• **EXERCISE BRIEF**
Give the listing back in full, exactly as written, with the pictures removed.

• **SUPPLIED DATA**
.....
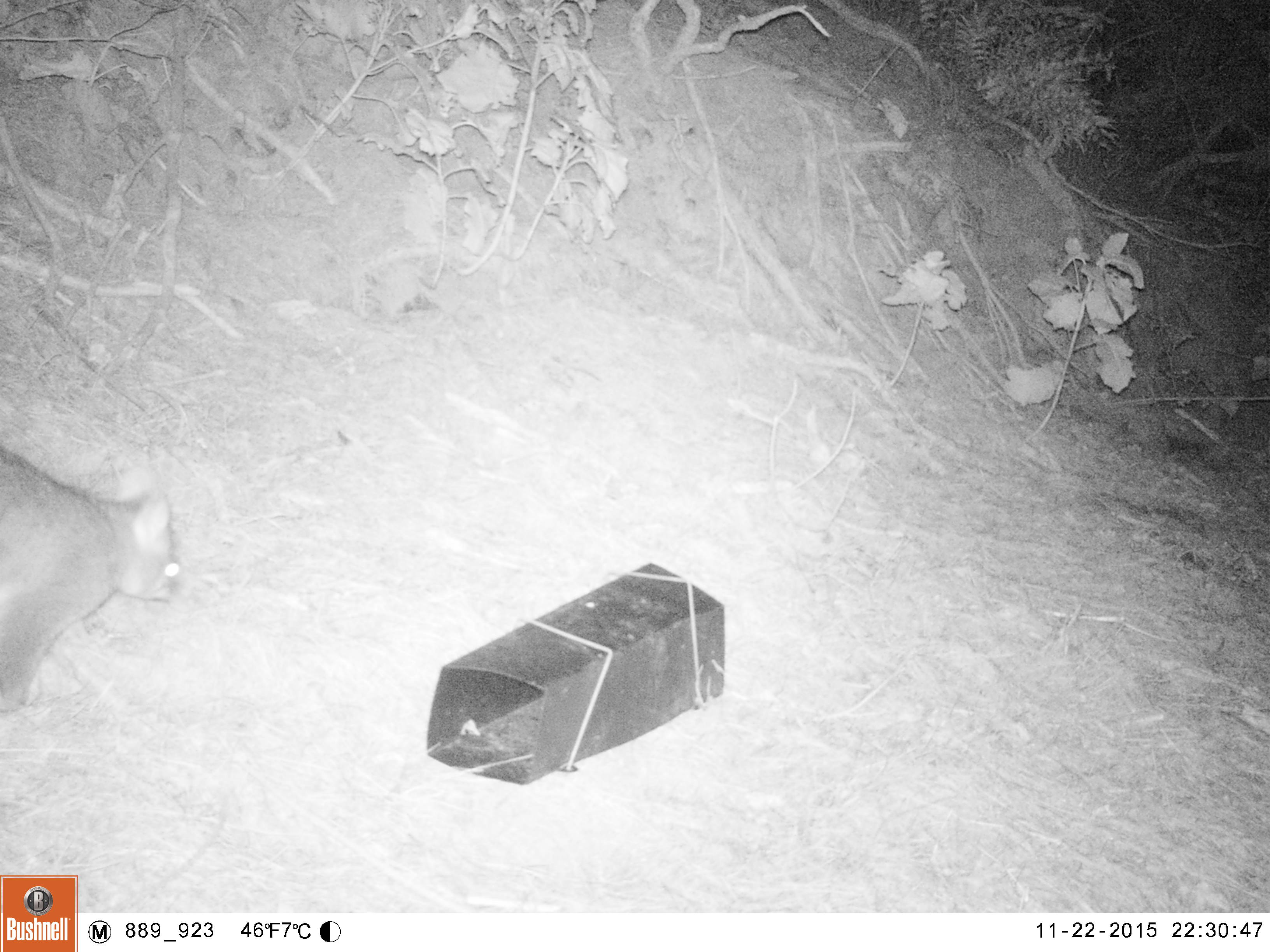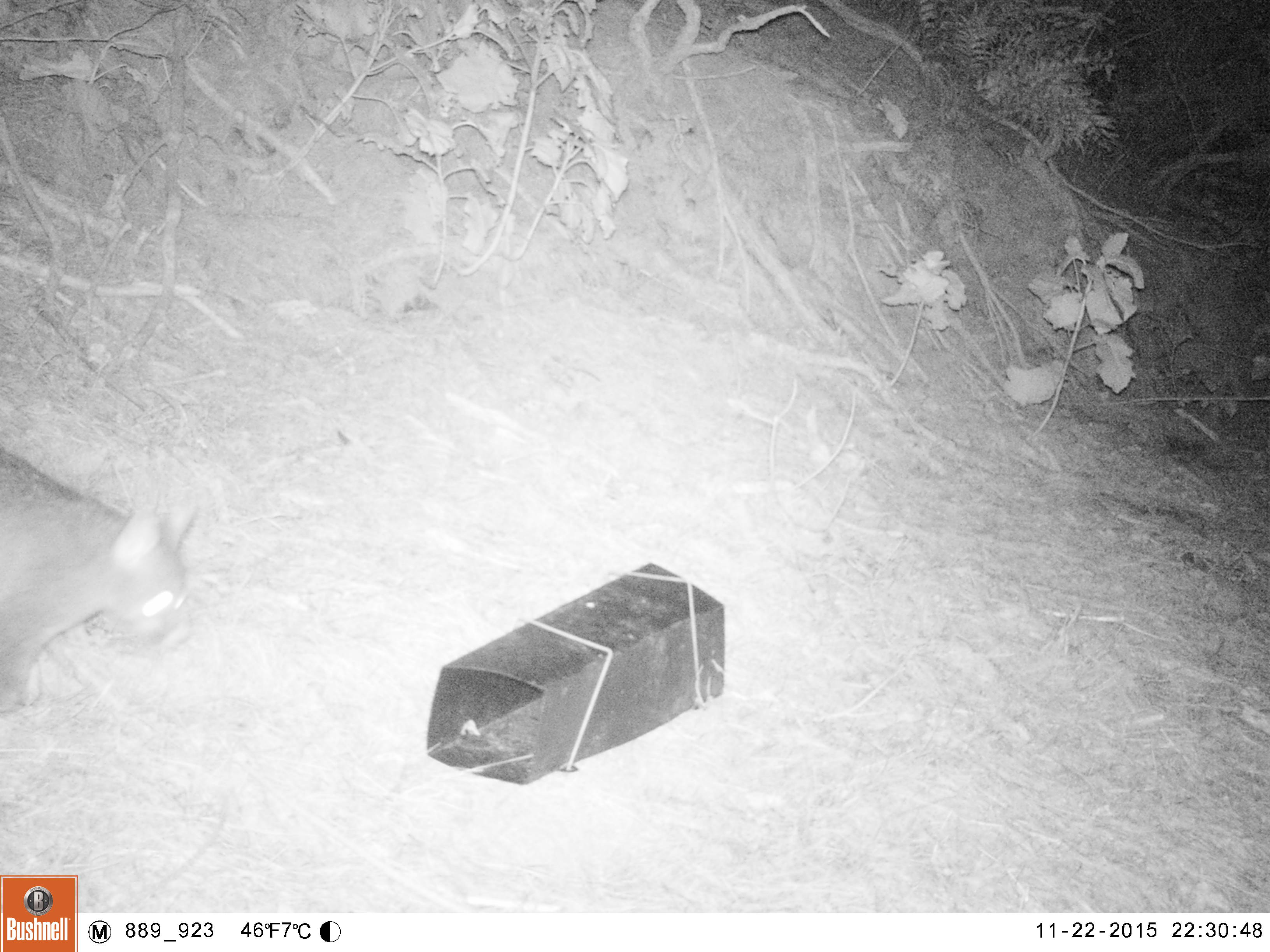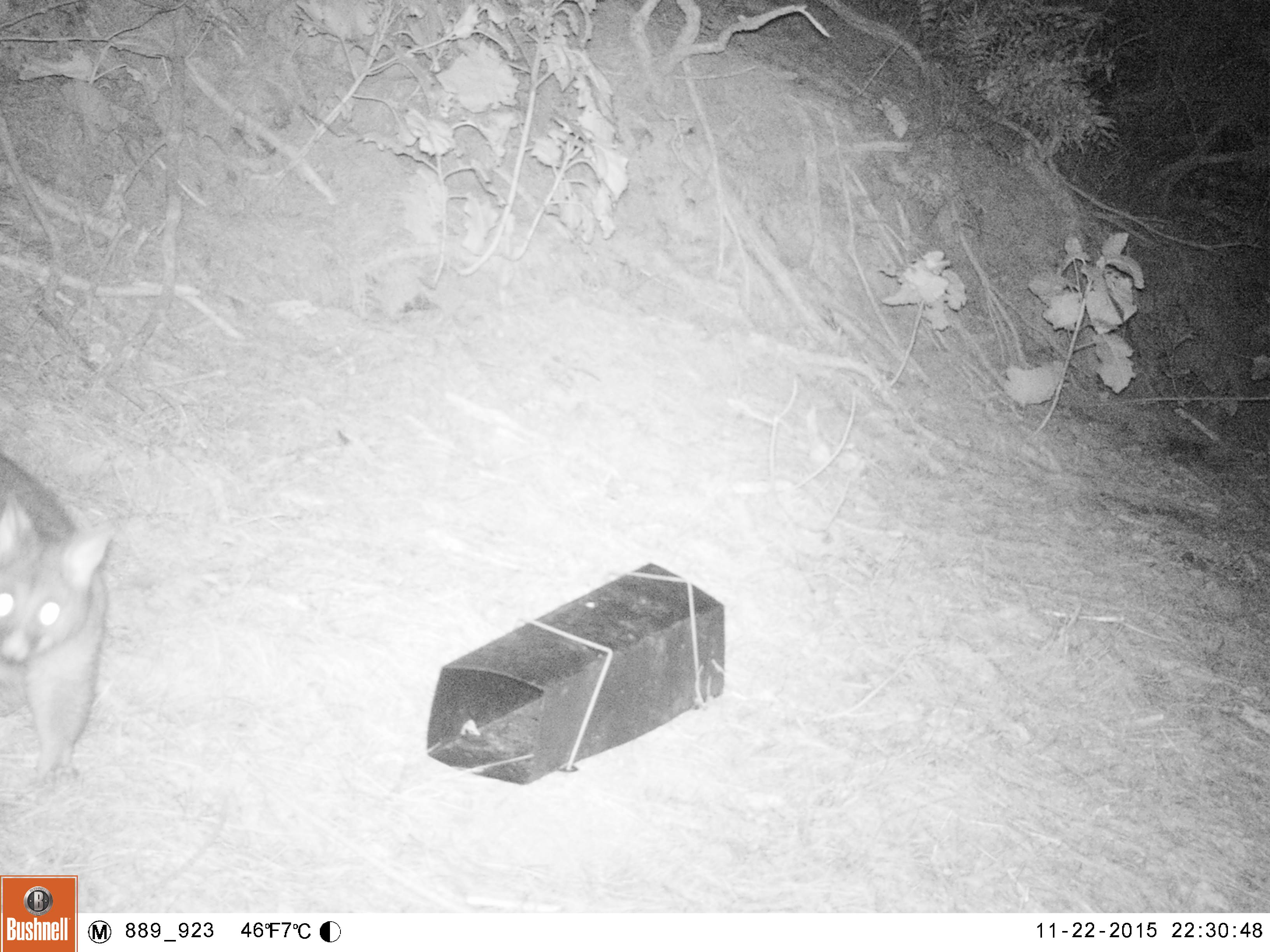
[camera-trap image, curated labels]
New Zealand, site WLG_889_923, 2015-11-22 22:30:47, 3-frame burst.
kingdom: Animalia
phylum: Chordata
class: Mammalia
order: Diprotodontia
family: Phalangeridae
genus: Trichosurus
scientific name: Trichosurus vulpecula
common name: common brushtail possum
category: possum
.....
• **RESPONSE TO THE TASK**
[camera-trap image, curated labels]
New Zealand, site WLG_889_923, 2015-11-22 22:30:47, 3-frame burst.
kingdom: Animalia
phylum: Chordata
class: Mammalia
order: Diprotodontia
family: Phalangeridae
genus: Trichosurus
scientific name: Trichosurus vulpecula
common name: common brushtail possum
category: possum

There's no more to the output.